-------- DOCUMENT

In Saudi Arabia, Debate on Women’s Right to Drive
The New York Times
By HASSAN M. FATTAH
DUBAI, United Arab Emirates Sept. 27 — In a recent episode of Saudi Arabia’s most popular television show airing during Ramadan this month, a Saudi man of the future is seen sitting in his house as his daughter pulls into the driveway, her kids piled into the back of the car.
“Where have you been?” the father asks.
“The kids were bored, so I took them to the movies,” she replies, matter-of-factly, as she gets out of the driver’s seat.
In Saudi Arabia, where women are forbidden from driving — and, by the way, where there are no movie theaters, either — the skit portends something of a revolution. From a taboo about which there could be no open discussion, a woman’s right to drive is developing into a topic of growing and lively debate in Saudi Arabia.
Coming on top of other recent changes — women may now travel abroad without male accompaniment (though they still require male permission), earn graduate degrees in law and engineering, seek divorce and own their own companies — the driving discussion is noteworthy. Whether it signals that women will actually be driving soon or merely talking about it openly remains to be seen.
“We are telling everyone this is coming, whether today or tomorrow,” said Abdallah Samhan, the producer, writer and host of “Tash Ma Tash,” a variety comedy show that airs during the month of Ramadan and tackles controversial social issues in Saudi Arabia. Women have been seen driving in other episodes of the show as well, sending what Mr. Samhan says is a deliberate message.
“A woman cannot be separated from the society and women will be driving, whether it’s now or 50 years from now,” he said. “And there will be a time we will accept it, so now is the time to get prepared for that.”

----------------

- **SET TASKS**
A: In the article on Saudi women driving, rewrite the passage between "In Saudi Arabia, Debate" and "the father asks.", inclusive, with "driveway" changed to "garage".
B: According to the article on Saudi women driving, what is the name of the comedy show that Abdallah Samhan produces, writes and hosts?

-------- GIVEN DATA

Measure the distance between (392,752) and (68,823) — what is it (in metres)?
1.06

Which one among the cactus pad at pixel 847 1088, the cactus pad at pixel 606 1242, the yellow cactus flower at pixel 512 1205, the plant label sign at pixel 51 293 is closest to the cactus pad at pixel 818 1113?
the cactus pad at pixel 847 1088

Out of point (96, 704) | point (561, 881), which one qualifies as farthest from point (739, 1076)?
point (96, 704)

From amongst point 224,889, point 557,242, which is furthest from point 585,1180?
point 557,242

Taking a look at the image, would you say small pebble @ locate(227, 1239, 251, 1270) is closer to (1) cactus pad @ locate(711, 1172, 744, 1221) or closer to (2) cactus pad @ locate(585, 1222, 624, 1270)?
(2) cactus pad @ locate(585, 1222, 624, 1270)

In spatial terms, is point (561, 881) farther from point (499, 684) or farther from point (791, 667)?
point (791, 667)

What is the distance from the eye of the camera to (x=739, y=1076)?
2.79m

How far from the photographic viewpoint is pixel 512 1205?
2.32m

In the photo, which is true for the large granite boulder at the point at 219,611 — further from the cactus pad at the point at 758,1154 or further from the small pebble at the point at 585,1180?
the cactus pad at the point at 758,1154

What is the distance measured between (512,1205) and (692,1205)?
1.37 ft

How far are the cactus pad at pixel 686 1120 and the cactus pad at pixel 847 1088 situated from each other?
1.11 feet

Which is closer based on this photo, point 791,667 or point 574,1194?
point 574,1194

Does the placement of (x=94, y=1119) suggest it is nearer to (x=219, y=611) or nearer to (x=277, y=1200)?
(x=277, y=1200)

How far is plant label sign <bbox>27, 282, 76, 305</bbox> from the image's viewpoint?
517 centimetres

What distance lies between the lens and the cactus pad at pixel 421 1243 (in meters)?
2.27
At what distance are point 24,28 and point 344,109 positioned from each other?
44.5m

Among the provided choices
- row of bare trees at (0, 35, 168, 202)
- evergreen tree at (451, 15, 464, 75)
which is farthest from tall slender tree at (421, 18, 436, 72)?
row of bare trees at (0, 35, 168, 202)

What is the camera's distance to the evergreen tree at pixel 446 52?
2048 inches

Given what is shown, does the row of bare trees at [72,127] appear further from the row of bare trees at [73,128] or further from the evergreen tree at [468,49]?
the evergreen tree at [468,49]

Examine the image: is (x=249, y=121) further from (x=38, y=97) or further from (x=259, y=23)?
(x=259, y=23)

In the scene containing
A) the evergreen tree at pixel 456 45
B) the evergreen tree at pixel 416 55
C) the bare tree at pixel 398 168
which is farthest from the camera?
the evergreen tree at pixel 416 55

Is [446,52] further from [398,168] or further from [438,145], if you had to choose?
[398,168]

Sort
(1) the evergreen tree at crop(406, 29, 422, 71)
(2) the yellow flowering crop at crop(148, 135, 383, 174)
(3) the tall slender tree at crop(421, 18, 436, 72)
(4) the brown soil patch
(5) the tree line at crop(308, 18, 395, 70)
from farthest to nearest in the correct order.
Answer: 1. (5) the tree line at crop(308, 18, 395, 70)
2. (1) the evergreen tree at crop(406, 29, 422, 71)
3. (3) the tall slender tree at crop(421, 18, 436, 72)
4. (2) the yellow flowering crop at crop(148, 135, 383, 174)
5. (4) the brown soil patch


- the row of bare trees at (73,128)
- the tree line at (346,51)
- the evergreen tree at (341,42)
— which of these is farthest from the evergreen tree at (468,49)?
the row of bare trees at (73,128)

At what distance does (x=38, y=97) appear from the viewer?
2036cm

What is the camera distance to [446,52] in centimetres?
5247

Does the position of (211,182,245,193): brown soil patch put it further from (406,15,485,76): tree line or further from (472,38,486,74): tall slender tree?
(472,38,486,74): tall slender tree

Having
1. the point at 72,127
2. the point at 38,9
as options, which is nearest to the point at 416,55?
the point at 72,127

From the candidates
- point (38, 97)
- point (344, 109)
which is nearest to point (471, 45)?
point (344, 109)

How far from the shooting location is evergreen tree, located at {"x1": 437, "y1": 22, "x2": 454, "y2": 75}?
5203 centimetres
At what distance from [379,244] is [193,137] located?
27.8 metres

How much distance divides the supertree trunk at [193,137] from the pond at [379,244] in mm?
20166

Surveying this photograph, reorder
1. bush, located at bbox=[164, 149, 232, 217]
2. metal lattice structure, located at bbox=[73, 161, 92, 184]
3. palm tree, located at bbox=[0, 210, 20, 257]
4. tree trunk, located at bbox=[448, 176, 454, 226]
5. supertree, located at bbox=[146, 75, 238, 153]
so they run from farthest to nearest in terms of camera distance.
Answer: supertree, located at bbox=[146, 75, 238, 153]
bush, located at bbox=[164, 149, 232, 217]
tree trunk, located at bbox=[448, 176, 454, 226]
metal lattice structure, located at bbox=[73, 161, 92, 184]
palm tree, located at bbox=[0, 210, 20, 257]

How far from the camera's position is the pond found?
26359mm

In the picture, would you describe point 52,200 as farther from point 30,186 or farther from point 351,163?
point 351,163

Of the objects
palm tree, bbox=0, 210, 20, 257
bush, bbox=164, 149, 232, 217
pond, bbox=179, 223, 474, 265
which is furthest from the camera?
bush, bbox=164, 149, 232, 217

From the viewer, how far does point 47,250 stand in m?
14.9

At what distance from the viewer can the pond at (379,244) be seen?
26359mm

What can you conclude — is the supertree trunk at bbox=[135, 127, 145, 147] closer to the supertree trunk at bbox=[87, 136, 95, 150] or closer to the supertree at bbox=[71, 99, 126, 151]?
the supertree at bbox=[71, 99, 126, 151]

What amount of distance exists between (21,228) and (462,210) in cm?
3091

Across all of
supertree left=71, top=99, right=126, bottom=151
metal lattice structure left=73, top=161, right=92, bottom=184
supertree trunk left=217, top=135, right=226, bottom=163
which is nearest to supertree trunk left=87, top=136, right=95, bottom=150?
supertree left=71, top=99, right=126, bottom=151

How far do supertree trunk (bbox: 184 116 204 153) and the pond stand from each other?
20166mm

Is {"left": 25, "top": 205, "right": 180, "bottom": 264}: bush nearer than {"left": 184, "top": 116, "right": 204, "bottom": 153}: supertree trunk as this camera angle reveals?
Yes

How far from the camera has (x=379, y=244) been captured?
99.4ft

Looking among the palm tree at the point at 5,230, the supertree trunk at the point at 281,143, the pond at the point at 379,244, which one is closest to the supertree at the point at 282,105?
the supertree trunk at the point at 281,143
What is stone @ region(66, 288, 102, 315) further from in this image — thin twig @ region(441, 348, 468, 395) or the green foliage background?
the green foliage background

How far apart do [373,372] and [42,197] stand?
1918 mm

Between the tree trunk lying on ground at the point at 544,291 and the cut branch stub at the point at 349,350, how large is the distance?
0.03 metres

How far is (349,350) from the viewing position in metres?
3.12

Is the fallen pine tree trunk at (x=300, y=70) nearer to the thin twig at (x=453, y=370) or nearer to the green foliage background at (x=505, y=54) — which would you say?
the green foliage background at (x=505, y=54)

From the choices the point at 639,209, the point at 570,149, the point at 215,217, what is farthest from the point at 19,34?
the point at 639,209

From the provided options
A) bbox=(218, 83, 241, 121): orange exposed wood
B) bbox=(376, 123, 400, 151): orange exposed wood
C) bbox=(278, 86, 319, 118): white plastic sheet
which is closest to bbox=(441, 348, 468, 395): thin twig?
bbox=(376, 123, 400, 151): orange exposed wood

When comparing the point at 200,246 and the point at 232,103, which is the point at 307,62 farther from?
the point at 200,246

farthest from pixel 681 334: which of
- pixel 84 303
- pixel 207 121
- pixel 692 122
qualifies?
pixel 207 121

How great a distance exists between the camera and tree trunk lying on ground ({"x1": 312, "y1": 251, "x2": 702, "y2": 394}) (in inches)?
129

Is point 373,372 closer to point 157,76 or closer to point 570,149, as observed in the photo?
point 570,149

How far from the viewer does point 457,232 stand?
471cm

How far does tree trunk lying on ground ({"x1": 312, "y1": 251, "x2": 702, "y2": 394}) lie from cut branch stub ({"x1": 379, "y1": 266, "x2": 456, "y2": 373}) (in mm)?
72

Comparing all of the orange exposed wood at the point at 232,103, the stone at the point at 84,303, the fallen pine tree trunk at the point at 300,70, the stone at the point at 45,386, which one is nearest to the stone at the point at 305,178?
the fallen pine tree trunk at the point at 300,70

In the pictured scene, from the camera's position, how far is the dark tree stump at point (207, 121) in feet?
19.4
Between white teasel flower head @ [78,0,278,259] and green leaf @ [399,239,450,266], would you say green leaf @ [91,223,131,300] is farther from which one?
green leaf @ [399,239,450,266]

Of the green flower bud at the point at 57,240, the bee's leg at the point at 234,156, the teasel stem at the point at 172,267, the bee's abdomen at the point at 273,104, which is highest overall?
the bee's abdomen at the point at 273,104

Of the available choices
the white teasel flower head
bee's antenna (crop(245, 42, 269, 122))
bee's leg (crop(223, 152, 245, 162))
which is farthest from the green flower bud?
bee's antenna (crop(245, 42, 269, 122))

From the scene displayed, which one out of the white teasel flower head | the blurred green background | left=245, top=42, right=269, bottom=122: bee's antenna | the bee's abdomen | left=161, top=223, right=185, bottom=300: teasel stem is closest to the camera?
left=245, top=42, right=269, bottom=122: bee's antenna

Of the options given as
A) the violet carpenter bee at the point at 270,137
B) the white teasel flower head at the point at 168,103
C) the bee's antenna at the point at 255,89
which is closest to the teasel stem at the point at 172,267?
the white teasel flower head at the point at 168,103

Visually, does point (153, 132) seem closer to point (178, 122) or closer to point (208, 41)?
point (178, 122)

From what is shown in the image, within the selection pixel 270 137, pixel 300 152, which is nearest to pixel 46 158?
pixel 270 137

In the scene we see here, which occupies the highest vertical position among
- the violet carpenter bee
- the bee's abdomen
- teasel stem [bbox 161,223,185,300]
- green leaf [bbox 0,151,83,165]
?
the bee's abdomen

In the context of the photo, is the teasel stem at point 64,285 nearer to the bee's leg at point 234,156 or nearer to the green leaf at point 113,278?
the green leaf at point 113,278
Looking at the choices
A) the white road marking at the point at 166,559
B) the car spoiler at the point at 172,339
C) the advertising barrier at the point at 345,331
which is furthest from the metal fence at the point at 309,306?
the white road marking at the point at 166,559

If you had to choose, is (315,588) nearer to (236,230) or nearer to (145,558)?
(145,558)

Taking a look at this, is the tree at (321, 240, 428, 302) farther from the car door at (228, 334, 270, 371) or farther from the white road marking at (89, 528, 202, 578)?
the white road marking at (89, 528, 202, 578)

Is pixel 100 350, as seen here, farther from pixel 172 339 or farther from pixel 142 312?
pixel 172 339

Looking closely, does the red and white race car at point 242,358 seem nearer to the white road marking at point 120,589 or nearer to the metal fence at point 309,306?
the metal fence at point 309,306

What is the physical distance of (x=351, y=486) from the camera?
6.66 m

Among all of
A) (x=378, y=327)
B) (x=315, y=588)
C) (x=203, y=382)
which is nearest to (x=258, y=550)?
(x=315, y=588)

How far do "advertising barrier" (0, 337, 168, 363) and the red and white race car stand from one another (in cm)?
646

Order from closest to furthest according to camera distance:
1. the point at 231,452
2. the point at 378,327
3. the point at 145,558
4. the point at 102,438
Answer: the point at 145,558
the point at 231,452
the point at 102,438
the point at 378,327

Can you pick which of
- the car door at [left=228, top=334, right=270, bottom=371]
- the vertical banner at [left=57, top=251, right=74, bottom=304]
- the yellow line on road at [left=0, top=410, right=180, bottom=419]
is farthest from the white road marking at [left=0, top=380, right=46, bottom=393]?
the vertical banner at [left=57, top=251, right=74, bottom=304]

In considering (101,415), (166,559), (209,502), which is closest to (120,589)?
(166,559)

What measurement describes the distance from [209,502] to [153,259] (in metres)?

----------------

- **EXPECTED OUTPUTS**
A:
In Saudi Arabia, Debate on Women’s Right to Drive
The New York Times
By HASSAN M. FATTAH
DUBAI, United Arab Emirates Sept. 27 — In a recent episode of Saudi Arabia’s most popular television show airing during Ramadan this month, a Saudi man of the future is seen sitting in his house as his daughter pulls into the garage, her kids piled into the back of the car.
“Where have you been?” the father asks.

B: "Tash Ma Tash."